#### [Items]
━━━━━━━━
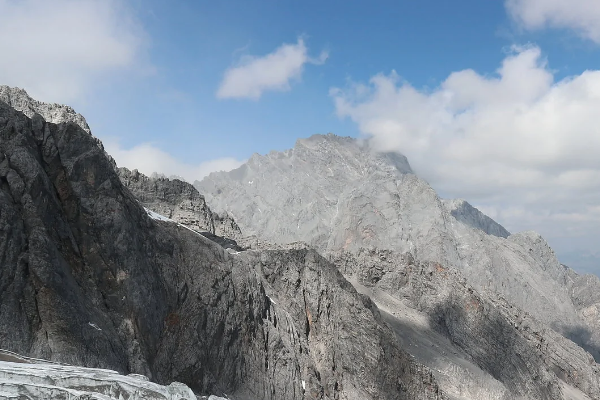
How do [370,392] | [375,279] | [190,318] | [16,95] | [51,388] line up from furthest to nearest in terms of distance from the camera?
[375,279] < [16,95] < [370,392] < [190,318] < [51,388]

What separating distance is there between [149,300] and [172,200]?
41035 millimetres

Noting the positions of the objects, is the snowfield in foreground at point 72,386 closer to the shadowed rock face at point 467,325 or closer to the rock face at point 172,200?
the rock face at point 172,200

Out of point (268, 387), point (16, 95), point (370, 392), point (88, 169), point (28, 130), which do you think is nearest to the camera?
point (28, 130)

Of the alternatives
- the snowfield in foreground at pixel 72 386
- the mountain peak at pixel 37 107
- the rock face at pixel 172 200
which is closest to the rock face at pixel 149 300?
the snowfield in foreground at pixel 72 386

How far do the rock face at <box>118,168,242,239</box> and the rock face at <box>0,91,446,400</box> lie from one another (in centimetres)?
1900

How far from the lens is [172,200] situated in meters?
71.6

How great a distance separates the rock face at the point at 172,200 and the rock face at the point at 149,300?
18995mm

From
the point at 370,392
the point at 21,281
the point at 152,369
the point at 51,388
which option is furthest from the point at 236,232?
the point at 51,388

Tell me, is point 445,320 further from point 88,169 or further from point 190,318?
point 88,169

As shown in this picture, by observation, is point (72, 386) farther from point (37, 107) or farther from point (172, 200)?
point (37, 107)

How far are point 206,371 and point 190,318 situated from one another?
3428 millimetres

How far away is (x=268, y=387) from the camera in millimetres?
38719

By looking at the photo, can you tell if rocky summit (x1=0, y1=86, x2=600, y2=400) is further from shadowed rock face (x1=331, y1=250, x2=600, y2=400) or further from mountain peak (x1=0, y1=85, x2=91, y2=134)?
shadowed rock face (x1=331, y1=250, x2=600, y2=400)

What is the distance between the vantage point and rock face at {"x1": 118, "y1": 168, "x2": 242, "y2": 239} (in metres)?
67.2
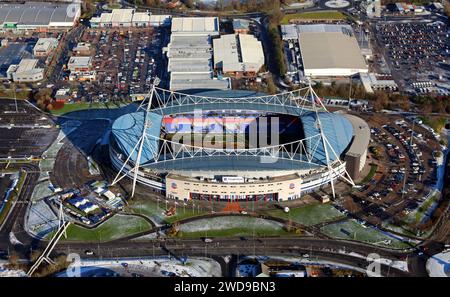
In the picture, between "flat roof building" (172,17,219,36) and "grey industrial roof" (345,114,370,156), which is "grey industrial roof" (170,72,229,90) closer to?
"flat roof building" (172,17,219,36)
━━━━━━━━
#### [Task goal]
Put the lines from the one with "What is the" through the end of the lines, both included, into a JSON list of strings, one string per line. Leave out blank lines and the picture placeholders.

#### [Reply to the exercise]
[
  "What is the distance between the vantage point and rock face at {\"x1\": 118, \"y1\": 168, \"x2\": 242, \"y2\": 239} (in metres)?",
  "67.2",
  "In the picture, between \"flat roof building\" (172,17,219,36) and \"grey industrial roof\" (345,114,370,156), which is \"grey industrial roof\" (170,72,229,90) closer to?",
  "\"flat roof building\" (172,17,219,36)"
]